Personal information
- Full name: Maxime Baca
- Date of birth: 2 June 1983 (age 41)
- Place of birth: Corbeil-Essonnes, France
- Height: 1.71 m (5 ft 7 in)
- Position(s): Defender

Youth career
- 1996–2003: Paris Saint-Germain

Senior career*
- Years: Team / Apps / (Gls)
- 2003–2005: Entente SSG / 59 / (1)
- 2005–2009: Le Havre / 102 / (1)
- 2009–2014: Lorient / 114 / (0)
- 2013: Lorient B / 3 / (0)
- 2014–2016: Guingamp / 16 / (0)
- 2015–2016: Guingamp B / 3 / (0)
- Total:  / 297 / (2)

= Maxime Baca =

French footballer (born 1983)

Maxime Baca (born 2 June 1983) is a French former professional footballer who played as a defender.

==Career==
Baca spent one year at the INF Clairefontaine academy, between 1997 and 1998.

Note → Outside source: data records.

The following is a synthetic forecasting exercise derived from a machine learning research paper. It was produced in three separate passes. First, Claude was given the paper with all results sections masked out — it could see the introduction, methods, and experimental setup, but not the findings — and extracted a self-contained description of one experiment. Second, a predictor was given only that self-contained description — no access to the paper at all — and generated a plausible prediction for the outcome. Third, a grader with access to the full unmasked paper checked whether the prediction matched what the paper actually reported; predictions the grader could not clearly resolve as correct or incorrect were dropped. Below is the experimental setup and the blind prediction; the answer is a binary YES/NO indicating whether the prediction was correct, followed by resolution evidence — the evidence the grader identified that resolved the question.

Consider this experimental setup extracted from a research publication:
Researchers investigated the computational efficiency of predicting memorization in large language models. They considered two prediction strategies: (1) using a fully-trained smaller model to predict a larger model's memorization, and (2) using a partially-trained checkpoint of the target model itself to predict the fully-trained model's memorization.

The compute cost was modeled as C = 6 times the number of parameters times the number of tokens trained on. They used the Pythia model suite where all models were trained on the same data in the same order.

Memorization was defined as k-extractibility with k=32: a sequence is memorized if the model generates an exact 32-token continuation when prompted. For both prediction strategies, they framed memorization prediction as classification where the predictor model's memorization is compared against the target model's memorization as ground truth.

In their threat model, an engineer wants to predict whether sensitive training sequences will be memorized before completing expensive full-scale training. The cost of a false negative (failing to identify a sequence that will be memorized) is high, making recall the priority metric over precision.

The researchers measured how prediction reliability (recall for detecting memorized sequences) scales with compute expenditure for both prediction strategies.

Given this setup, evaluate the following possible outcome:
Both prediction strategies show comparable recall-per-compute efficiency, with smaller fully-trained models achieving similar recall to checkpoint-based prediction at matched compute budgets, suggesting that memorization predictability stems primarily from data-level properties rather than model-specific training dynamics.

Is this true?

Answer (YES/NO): NO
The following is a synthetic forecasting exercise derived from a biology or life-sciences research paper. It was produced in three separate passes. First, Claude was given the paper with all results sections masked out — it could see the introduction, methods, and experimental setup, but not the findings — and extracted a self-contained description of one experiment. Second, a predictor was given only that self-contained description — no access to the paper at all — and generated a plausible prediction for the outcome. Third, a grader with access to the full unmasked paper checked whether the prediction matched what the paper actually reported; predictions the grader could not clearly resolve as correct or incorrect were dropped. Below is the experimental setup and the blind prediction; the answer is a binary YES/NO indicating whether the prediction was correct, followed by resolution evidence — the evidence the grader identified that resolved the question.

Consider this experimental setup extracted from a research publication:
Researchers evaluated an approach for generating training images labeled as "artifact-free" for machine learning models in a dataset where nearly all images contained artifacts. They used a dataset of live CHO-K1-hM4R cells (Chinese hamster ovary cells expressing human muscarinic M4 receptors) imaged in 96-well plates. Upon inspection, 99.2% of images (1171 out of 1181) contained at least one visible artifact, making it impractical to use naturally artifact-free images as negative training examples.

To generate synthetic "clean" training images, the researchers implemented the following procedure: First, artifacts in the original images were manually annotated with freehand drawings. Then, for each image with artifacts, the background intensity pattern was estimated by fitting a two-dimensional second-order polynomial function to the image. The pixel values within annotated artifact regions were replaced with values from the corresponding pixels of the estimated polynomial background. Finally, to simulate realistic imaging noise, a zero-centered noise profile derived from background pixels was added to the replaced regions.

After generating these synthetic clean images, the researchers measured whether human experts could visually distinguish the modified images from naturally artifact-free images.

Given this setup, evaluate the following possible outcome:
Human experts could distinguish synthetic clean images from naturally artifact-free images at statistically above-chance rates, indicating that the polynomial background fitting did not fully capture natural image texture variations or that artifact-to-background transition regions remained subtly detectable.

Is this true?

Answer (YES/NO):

He began his career by Paris Saint-Germain, before joining L'Entente SSG in July 2003. After two years he left Saint-Gratien and moved to Le Havre AC in Summer 2005. On 2 June 2009, FC Lorient signed him from Le Havre on a free transfer until June 2011.

In June 2014, after five years in Lorient, he agreed to a two-year contract with local rivals En Avant de Guingamp.